Had the leaders waited until they were sure of the actions they were going to take and made clear announcements with guidance for businesses and the people, then the outcome may have been different. Yes, there will be consequences, but not knee jerk reactions that create more problems than they solve.
The faith in the leaders of the country may not be shaken to the roots as it is now; and as further measures are needed and the country and businesses need to work together more, who will listen to those leaders?
The immediate aftermath has resulted in much finger pointing and disassociation with decisions made. Frankly, the public have seen far too much of such posturing and self preservation to really believe anyone, so it further erodes belief and respect.
How often have we seen similar situations in business? Rumours abounding of potential significant changes such as selling the business to be downplayed by the leaders but no real proof given that it’s not what’s happening.
This leaves the people in the business – and potentially customers and suppliers too – in limbo. Such rumours can impact on the success of new contracts, the share price and valuation of a business; take people’s mind off the important as they become distracted by the urgent; i.e. the rumours.
And if there isn’t open and honest communication from all the leaders in the business then these simply fester and continue to have a negative impact on the business and the people in the business.
This week a damning report into the UK Borders Agency was made public. Damning not just in its content, but showing there had been no real change since previous reports had been issued. Cited in the report was the previous head of the Agency who now heads HMRC. When Lin Homer was appointed Chief Executive and Permanent Secretary of HMRC there was much speculation as to the wisdom of the appointment, but that settled quite quickly.
As always in that role, Homer has had to appear before various parliamentary committees but has been able to demonstrate some significant changes.
However, the report on the UKBA has again raised questions about her appointment which, taken alongside reports on the HMRC helplines, the closure of enquiry offices and the delivery of major changes, could be seen to paint a very damning picture. When this leads to spats in parliament, it raises questions and impacts on reputations and belief.
We all have our own opinion of HMRC and how effectively this behemoth organisation works – some based on personal experience and some on anecdotal evidence and from the press. But what message is it giving to the organisation as a whole and to the people who work in it, yet alone its customers and stakeholders?
To be working in an environment where there are extreme pressures to make wholesale changes in the way it works, the service it provides, whilst at the same time increasing yield and making cuts, cannot be the best to motivate people to work at an optimal rate. And this is an organisation that has seen change, after change, after change with mergers and systems issues and project after project to reform the way it works.
What’s the overall impact on the leaders in the organisation and the people in the organisation?

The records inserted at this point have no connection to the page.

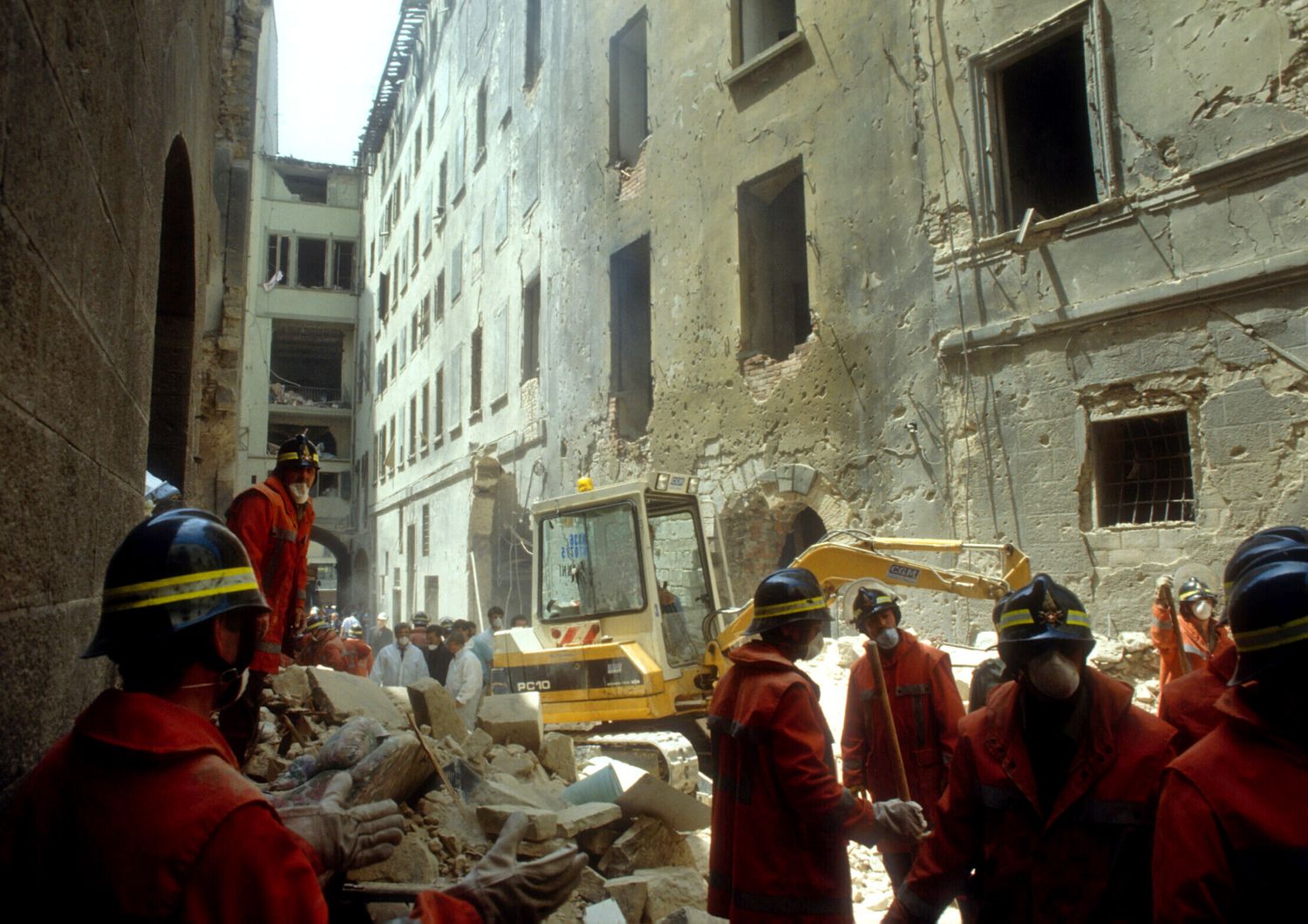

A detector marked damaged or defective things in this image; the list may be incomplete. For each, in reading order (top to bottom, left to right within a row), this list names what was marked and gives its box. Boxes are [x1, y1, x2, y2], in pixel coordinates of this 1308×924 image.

broken window [521, 0, 542, 88]
broken window [612, 11, 654, 166]
broken window [738, 0, 795, 64]
damaged building facade [0, 2, 270, 794]
broken window [265, 234, 289, 284]
broken window [298, 239, 327, 289]
broken window [335, 240, 356, 291]
broken window [468, 323, 484, 412]
broken window [521, 274, 542, 384]
broken window [612, 234, 654, 436]
broken window [738, 159, 806, 360]
damaged building facade [358, 0, 1308, 635]
broken window [1093, 412, 1198, 527]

A while ago we talked about juicy failures. Perhaps UKBA was Homer’s juicy failure? Has anyone asked her what she’s learned from that about running an organisation, serving customers and stakeholders and about how she works and operates?

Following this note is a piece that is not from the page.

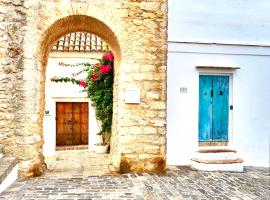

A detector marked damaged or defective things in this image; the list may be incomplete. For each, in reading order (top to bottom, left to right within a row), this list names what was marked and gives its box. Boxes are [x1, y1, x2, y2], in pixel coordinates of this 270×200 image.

blue paint chipping [199, 75, 229, 142]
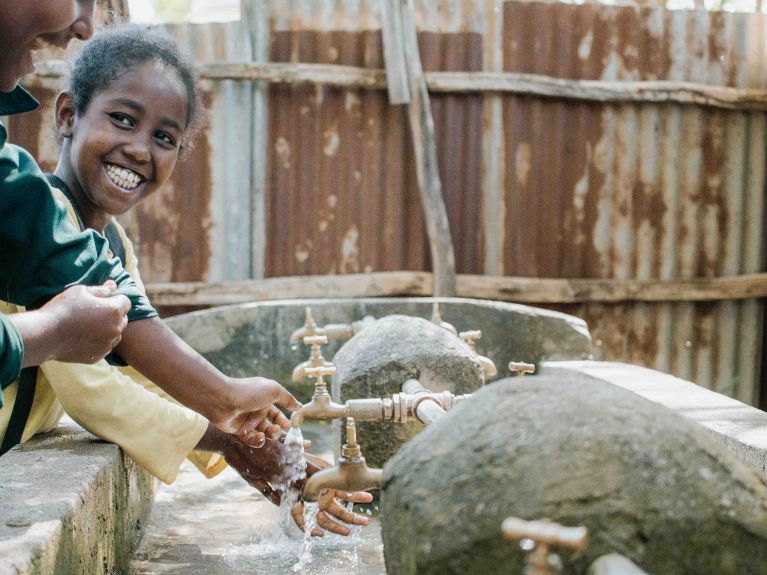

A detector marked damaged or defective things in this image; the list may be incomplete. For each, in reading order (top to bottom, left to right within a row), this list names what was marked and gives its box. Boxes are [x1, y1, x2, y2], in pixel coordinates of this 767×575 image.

rusted metal sheet [264, 28, 480, 276]
rusted metal sheet [504, 2, 767, 402]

At the moment the press are pointing towards her writing to refute that the latest report is a result of her failings. I’d like to hear less of that and more about what has been learnt that she is using to support and lead in HMRC.

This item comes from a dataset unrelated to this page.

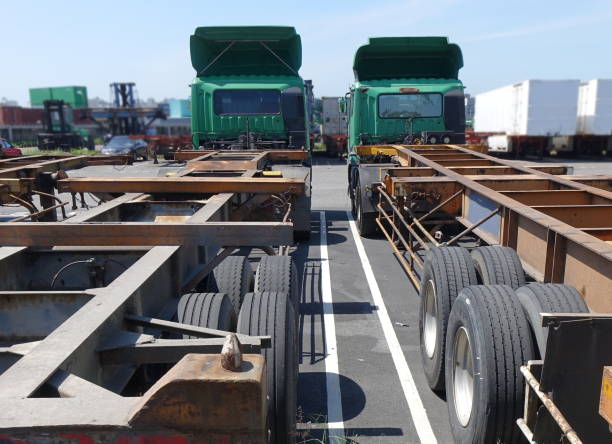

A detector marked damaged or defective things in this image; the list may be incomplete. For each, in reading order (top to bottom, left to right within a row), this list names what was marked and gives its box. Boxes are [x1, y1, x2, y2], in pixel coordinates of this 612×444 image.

rusty steel frame rail [364, 144, 612, 310]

Instead of kicking the organisation when it’s down, every government minister should be looking to how they can support it. They should be leaders, accepting accountability and not finger pointing and distancing themselves. And for that matter the same support should be offered to the UKBA, following on from the report it was announced that the UKBA is to be disbanded as its performance is simply not good enough. Accountability for this has to rest with others not just the senior mangers in UKBA – at the time of writing there was a little posturing and finger pointing from across the house no doubt there will be more.
We can’t do business in the way that we used to and neither can ministers behave in the way they used. It’s time to change, step up to the plate and stop the political posturing – whether that is with a small or a capital ‘P’.